En condiciones normales se habría sentido mortificada cuando él sonrió al ver cómo lo observaba, pero de repente la embargó una súbita sensación de déjà vu.

–Me resulta familiar, ¿le conozco de algo?

Él dejó de sonreír y su mirada se tornó gélida.

–No, madame. A mí no, pero tengo entendido que al que sí que conoce es a un pariente mío, Max Ransleigh.

Max tenía una estatura y una constitución física similares a las del recién llegado, un espeso pelo rubio ondulado, ojos de un azul cristalino, y un aire de autoridad templado por una bondad y una cortesía que en aquel entonces la habían conmovido... y que en ese momento la llenaron de nuevo de remordimiento al recordarle.

El sol vespertino teñía de reflejos cobrizos el pelo del desconocido y sus ojos no eran azul claro, sino del tono del Mediterráneo ante la costa de Saint Tropez, pero por lo demás los dos hombres eran muy parecidos.

–¿Es usted su hermano?

–Su primo, Will Ransleigh.

–¿Cómo está Max?
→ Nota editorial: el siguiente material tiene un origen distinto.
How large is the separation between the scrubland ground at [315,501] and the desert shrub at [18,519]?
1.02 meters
Espero que bien. Lamenté de veras el perjuicio que le causé. Como Napoleón escapó de Elba poco después de lo sucedido en Viena, tuve la esperanza de que su posición no se viera demasiado afectada.

Al ver que la miraba con sarcasmo, el fugaz deslumbramiento que la tenía en sus garras se desvaneció de golpe y se puso alerta de nuevo. Aquel hombre no tenía buenas intenciones.

–Lamento informarle que sus tiernas esperanzas no se vieron cumplidas, madame. Usted es prima de un diplomático, así que sin duda es consciente de que el suceso que enredó a Max en el intento de asesinato de su comandante echó al traste su carrera. Se le retiró de su puesto con deshonor, y no tuvo ocasión de redimirse hasta que estalló la guerra y demostró su valía en el campo de batalla.

–Tengo entendido que Waterloo fue una terrible carnicería.

–Sí, pero ni siquiera su valor le bastó para restaurar su carrera, que quedó destrozada por culpa de la amistad que mantuvo con usted.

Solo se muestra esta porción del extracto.